EUR/GBP trades with a bearish tone for several days now after the Bank of England’s vague communication triggered a rally. Is the pair going to give back its recent gains after the UK inflation to be released this week?
The EUR/GPP cross pair recently jumped from its yearly lows as the Bank of England disappointed by not delivering on its promises. In October, the central banks hinted that it would not tolerate rising inflation and the market participants interpreted it that a rate hike comes sooner rather than later. As such, the British pound traded with a bid tone for the days ahead of the Bank of England’s decision.
But the bank did not raise the rates and, instead, delivered a dovish message. What followed was a massive selloff for the British pound, and the EUR/GBP cross is just one of the pound pairs that reflected the weakness – it rose from 0.84 to 0.86.
However, now that the Bank of England’s decision is behind us, inflation data is about to be released later this week. The market expects the YoY CPI at 3.8% and the core CPI at 3.1%. Based on how inflation is trending in the developed world, the risk is tilted to the upside and thus, inflation may rise more than expected.

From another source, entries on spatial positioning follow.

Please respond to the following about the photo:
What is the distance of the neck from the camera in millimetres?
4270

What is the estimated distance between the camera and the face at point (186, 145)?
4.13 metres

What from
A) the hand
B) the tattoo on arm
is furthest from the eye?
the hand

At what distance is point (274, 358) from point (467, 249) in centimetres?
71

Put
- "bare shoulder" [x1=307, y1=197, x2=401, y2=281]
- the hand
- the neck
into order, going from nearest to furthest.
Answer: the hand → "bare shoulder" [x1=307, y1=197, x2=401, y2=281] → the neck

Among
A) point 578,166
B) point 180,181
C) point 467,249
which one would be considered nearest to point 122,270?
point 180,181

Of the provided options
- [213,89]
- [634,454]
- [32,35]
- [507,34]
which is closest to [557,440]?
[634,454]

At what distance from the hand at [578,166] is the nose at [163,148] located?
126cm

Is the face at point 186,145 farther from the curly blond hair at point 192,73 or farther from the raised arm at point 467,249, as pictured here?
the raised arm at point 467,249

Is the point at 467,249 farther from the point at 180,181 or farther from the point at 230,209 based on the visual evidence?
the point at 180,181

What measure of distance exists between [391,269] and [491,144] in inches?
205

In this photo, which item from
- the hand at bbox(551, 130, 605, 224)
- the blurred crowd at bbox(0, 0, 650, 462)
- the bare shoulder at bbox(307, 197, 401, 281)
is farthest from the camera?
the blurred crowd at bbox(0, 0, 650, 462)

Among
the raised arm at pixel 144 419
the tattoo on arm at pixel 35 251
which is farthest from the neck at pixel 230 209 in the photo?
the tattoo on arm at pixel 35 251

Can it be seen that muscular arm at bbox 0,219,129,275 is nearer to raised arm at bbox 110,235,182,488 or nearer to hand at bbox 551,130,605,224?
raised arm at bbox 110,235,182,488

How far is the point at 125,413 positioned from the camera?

Therefore, the Bank of England might come under renewed pressure to act, should the inflation surprise to the upside.
Lower Highs and Lower Lows Series Suggests More Downside
Bullish bets have increased significantly since the Bank of England’s decision, but the technical picture remains bearish as long as the lower highs and lower lows series remain in place. The 0.8650 area is pivotal for the EUR/GBP bulls, as a daily close above the level would invalidate the series and the overall bias will turn bullish. However, the bears seem in control until then, and a drop below 0.85 should put further pressure on the cross.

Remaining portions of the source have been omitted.